やっぱり、俺の寿命はもう長くはないというのが先生の見解なんだろうか……。
「あっ……。ご、ごめんなさい」
「いいよ別に。俺、本当の事が知りたいから」
「そう……。わかった。じゃあ言うね。……恥ずかしながら、わたくしでは瑠伊くんを死なないようにするのが精いっぱいってとこなんだ。収縮って言っても、実際これからどうなるか本当に分からないから……」
りさちん先生は、そう言うと深々と頭を下げる。
俺は、何も言えなかった……。
「でもさ、結局死ぬんだって分ってたのなら、その前にもう1回カラオケにでも行って、おもいっきり歌いたかったかな」
「歌、好きなの?」
「うん、歌うのも好きだし、踊るのも好きだけど、アルグロが一番好きなんだ」
「あるぐろ?」
「《アルティメット・グロウ》ってロックバンド」
「ごめん、全然知らない。

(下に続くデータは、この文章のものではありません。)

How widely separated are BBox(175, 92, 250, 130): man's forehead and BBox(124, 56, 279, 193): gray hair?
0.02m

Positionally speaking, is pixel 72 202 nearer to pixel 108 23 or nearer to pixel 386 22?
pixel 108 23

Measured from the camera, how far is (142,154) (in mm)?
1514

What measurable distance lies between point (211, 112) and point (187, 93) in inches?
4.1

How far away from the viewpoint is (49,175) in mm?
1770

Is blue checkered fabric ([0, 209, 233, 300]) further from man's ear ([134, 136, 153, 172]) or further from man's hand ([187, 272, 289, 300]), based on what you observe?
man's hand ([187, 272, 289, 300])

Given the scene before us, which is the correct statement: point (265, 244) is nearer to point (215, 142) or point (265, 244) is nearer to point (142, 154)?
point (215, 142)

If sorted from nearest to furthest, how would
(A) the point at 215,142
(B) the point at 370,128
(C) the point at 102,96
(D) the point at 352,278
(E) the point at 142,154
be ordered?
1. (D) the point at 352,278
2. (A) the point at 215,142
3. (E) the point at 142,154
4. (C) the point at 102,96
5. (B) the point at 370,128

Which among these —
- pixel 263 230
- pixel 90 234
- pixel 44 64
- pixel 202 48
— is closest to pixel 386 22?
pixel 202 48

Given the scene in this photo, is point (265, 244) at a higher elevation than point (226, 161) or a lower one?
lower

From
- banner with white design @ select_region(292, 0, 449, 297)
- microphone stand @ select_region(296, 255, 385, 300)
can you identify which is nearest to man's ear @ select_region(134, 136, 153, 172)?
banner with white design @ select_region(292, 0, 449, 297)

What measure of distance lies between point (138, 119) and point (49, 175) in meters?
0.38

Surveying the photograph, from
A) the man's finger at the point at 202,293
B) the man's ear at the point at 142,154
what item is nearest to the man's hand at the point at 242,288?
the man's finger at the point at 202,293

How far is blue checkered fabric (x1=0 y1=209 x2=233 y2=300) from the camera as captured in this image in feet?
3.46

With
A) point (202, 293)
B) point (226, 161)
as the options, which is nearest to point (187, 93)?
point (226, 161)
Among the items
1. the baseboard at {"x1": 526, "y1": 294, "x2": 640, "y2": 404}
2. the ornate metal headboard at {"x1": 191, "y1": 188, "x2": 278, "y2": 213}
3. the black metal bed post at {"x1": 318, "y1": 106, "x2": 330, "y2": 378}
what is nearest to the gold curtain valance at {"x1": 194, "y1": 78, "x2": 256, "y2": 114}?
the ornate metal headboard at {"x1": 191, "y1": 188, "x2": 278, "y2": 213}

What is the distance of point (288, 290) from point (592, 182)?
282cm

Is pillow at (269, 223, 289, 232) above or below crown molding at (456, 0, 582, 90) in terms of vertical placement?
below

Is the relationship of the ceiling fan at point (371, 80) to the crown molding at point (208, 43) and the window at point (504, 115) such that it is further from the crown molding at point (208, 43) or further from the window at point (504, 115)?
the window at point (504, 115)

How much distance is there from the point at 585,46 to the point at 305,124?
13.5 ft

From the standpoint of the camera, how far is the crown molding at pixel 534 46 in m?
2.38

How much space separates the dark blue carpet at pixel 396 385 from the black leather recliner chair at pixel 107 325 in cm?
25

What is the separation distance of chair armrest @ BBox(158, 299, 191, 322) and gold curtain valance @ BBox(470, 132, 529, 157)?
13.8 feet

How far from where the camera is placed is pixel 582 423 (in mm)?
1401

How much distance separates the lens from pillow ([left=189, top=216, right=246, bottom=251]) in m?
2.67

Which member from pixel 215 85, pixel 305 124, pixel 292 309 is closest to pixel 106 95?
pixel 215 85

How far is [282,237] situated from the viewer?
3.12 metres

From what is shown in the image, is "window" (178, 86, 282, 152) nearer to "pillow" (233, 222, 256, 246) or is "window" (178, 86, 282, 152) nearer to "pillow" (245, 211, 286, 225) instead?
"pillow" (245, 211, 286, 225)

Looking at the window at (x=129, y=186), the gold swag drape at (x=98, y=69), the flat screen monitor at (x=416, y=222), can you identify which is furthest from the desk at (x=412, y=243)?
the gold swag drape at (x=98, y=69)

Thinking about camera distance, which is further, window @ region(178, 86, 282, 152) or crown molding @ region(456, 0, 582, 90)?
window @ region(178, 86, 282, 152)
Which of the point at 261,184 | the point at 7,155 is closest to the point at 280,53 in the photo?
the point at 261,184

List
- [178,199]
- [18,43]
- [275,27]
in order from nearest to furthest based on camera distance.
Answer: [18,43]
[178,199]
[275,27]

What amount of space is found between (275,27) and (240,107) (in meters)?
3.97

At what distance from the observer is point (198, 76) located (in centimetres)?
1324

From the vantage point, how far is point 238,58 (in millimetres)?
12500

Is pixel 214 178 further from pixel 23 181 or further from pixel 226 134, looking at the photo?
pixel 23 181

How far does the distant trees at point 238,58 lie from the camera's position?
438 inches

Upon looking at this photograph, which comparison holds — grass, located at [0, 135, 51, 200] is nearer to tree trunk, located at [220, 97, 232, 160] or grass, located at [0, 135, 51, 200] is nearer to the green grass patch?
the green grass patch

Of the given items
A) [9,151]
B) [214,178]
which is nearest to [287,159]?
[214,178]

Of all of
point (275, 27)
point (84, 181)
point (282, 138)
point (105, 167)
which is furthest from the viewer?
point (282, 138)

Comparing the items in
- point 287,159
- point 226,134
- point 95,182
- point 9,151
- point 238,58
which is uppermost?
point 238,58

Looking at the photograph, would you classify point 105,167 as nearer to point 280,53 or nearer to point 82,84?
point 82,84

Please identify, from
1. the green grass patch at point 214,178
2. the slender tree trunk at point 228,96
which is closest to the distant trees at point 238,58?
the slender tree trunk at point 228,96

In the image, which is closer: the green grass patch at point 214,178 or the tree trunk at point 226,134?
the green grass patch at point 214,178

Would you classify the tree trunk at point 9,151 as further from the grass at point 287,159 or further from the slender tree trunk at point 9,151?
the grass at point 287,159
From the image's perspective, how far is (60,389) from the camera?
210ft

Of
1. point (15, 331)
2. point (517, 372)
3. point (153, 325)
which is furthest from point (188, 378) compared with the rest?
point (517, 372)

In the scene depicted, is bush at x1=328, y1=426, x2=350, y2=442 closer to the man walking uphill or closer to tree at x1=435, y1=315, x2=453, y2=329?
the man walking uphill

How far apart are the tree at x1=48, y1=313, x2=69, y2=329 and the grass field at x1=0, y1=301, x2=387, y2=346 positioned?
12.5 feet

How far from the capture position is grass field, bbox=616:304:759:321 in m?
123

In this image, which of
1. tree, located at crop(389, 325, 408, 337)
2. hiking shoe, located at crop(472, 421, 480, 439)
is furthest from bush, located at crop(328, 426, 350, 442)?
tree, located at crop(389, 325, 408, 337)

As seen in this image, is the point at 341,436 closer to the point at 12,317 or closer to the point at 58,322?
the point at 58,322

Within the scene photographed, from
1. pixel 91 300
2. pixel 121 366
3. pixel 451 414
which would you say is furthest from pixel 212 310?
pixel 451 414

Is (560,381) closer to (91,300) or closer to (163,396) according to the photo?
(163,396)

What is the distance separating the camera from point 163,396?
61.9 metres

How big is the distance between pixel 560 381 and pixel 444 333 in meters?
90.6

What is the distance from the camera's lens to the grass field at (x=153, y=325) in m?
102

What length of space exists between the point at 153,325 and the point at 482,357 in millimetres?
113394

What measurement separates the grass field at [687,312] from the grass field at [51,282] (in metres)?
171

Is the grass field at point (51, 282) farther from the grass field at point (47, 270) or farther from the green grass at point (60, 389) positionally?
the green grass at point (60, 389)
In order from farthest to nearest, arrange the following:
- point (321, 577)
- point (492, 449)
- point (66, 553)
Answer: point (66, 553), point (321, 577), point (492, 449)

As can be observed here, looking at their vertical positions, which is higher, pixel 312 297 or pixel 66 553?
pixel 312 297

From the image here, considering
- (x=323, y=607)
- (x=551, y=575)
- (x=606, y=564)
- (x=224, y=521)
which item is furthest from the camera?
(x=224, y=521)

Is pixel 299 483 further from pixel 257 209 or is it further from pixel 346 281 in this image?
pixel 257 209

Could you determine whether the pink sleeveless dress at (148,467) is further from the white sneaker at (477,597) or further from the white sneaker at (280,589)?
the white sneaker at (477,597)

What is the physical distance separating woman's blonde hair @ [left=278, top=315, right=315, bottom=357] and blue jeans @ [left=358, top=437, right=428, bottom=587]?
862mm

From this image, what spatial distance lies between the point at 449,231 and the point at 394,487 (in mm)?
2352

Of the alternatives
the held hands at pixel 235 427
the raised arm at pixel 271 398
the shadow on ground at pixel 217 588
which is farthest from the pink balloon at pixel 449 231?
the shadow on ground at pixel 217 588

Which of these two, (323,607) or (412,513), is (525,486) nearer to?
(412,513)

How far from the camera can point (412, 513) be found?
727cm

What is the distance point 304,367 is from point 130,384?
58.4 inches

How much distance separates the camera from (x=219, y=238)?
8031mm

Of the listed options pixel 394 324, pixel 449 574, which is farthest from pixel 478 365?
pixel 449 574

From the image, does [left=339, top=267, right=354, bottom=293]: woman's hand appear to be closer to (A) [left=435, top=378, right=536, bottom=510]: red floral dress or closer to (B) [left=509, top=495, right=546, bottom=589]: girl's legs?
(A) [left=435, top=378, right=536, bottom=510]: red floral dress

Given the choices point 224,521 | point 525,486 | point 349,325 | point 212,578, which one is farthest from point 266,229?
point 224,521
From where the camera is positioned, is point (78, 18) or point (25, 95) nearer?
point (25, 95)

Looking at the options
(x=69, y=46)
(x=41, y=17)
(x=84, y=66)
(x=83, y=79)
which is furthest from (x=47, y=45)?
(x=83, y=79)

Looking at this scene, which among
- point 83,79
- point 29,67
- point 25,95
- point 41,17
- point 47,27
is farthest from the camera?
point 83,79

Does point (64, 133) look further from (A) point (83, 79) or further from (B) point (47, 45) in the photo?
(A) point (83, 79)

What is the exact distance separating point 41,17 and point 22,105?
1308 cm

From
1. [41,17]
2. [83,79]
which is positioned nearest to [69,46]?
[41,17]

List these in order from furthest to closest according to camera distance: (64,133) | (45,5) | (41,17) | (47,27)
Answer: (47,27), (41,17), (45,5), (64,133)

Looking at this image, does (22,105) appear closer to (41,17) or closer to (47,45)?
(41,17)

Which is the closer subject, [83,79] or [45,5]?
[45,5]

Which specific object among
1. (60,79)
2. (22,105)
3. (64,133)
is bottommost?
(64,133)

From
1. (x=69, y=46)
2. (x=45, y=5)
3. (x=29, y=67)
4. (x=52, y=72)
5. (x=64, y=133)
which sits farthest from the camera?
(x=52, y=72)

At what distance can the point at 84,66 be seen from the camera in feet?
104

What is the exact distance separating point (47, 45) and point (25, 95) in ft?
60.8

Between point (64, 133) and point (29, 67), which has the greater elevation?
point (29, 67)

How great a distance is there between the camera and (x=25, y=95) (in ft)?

でも歌いたいならここで歌ってもいいんだよ? 今はこの階の患者さんは瑠伊くん以外に誰もいないし」
「じゃあ歌っていいの?」
「うん。だけど収縮に影響すると大変だから、なるべく小声で、少しの間だけならね」
「やった!」
叫びたかった。
小声でなんか歌う気がしなかった。
──Slash! 闇を切り裂け! しびれる腕を振り続けろ!
──心の鞘が折れぬ限り 未来は君に微笑むだろう!
──Dash! 闇を振りぬけ! 千切れる足を回し続けろ!
──鋼の歩み止めぬ限り 世界は君を迎えるだろう!
俺の歌は遅くまで人気の無い病室に響いた。
それはまるで、観客もスタッフもいないワンマンライブのようだった。